====== 本文 ======
世界は多層で多様なざわめきに満ちています。
しかし私たちは、ともすれば表層的になりがちなメディア情報の氾濫の中、
それら多層性から溢れ出る、心の奥底を揺さぶる
新鮮な驚きや喜び、そして沈黙を忘れ去っているようにも思われます。
世界は多層で多様なざわめきに満ちています。
私たち自身もまた、場所や状況に応じて
その都度自らの心のチャンネルを切り替えて生きている多層的な存在です。
私という存在が、複数の感情や感覚、思考の断片によって、その都度ダイナミックに組み替えられるということ、
それは常に現実感
(リアリティ)
の危うさと共に、
多層な世界に周波数を合わせ
自らを切り開く可能性を示唆しているように思われます。
初めてラジオのダイヤルに触れ、甲高いノイズ音を掻き分け、
何とかそれとわかる
人の声や音楽を捉えようとした時の
微妙にダイヤルを調節したその指の感触・・・。
多層性や多様性のざわめきに触れるためには、 そのような耳を凝らしての
能動的な同調
(チューニング)
が必要なのかもしれません。
美術は、文学や音楽などの芸術、宗教、哲学、科学
などと共に、
多様な世界の様相に触れつつ生きるための装置であったはずです。
======
課題
[a] 以下の各行のうち、文字列「hand」を含む行がいくつあるか、数だけを答えてください。大文字と小文字は区別します。
[b] 上にある多層的な世界についての本文を、最後の文の後から書き継いでください。
====== 表示データ ======
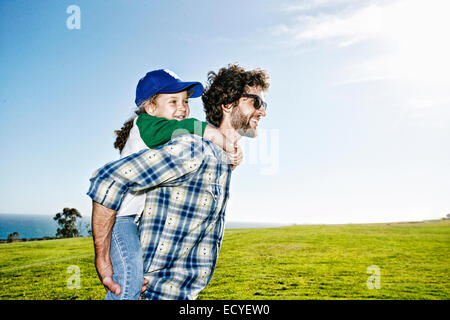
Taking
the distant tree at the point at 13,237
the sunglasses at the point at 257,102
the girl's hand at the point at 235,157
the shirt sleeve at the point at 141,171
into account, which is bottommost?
the distant tree at the point at 13,237

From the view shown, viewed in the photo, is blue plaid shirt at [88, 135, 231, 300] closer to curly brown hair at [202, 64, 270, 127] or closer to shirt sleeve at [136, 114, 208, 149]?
shirt sleeve at [136, 114, 208, 149]

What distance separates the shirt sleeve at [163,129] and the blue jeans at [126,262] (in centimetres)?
67

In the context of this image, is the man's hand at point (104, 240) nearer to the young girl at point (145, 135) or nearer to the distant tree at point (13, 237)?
the young girl at point (145, 135)

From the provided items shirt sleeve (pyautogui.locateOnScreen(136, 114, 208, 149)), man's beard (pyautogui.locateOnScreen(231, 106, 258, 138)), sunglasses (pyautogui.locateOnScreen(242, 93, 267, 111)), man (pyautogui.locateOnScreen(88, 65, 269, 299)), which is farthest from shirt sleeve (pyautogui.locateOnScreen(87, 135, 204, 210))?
sunglasses (pyautogui.locateOnScreen(242, 93, 267, 111))

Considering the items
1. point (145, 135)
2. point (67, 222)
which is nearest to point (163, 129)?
point (145, 135)

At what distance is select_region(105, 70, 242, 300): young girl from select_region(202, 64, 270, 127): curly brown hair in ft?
0.59

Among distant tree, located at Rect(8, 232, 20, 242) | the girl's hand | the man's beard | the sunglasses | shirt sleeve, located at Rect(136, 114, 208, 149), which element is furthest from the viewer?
distant tree, located at Rect(8, 232, 20, 242)

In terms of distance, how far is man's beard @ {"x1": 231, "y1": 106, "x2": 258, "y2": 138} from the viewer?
250 centimetres

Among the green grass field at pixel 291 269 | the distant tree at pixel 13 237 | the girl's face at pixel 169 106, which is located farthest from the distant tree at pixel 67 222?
the girl's face at pixel 169 106

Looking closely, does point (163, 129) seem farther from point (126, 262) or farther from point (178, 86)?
point (126, 262)

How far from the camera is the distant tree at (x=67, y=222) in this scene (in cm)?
3331

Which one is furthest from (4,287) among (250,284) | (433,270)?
(433,270)
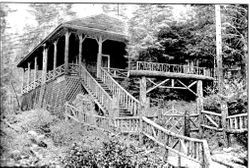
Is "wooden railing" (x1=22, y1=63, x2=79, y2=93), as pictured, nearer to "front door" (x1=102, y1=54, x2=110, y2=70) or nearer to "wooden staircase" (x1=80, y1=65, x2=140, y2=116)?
"wooden staircase" (x1=80, y1=65, x2=140, y2=116)

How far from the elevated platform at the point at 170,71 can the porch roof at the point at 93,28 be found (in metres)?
1.10

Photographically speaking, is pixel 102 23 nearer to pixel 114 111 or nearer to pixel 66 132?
pixel 114 111

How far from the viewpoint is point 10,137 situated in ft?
18.0

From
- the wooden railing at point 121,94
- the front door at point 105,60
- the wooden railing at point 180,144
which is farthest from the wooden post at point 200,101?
the front door at point 105,60

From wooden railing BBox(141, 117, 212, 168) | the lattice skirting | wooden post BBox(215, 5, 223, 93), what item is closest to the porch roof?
the lattice skirting

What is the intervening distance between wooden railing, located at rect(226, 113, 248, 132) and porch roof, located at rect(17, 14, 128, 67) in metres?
3.64

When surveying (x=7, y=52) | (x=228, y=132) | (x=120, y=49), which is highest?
(x=120, y=49)

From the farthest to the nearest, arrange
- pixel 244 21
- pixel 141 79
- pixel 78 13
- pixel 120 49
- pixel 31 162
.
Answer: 1. pixel 120 49
2. pixel 141 79
3. pixel 244 21
4. pixel 78 13
5. pixel 31 162

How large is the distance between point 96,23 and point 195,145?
14.4ft

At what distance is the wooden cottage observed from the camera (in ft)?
23.1

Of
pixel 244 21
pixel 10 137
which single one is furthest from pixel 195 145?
pixel 10 137

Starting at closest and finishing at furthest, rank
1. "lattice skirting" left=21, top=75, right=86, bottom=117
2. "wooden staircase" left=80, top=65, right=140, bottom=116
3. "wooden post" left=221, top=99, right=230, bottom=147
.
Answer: "lattice skirting" left=21, top=75, right=86, bottom=117, "wooden post" left=221, top=99, right=230, bottom=147, "wooden staircase" left=80, top=65, right=140, bottom=116

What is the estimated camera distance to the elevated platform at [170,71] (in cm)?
770

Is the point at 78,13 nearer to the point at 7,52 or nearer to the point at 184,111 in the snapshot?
the point at 7,52
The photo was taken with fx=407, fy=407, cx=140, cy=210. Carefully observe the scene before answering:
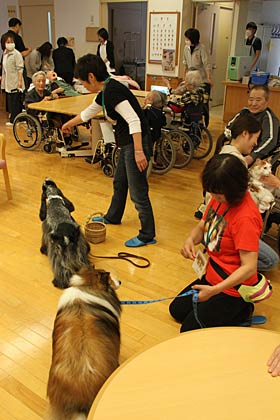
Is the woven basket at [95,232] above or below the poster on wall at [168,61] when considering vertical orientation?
below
======
解答
[a] 3

[b]
人間のそして世界の次の射程を見定めるために、展覧会という場を
多層的な世界への水路として、
新たに再生させることが必要なのではないでしょうか。
多義的な意味を帯びる
個々の作品・場から開かれる水路
(チャンネル)
。
それらは互いに交錯しながら、
展覧会の場を重層的な水路網として形作ります。
展覧会「チャンネル・n」は、美術という台地から外へ、
多様な周波数帯域が充満する世界へと
観客がチャンネルを切り替え柔軟に接続していくことを
可能にする受信装置なのです。
「チャンネル・n」、
それは
N層(numerous=不特定多数)のチャンネル/水路を持つ
現実のありようです。
また同時に、
それらのチャンネル/水路に自らの周波数を合わせ、
切り替えていく試みです。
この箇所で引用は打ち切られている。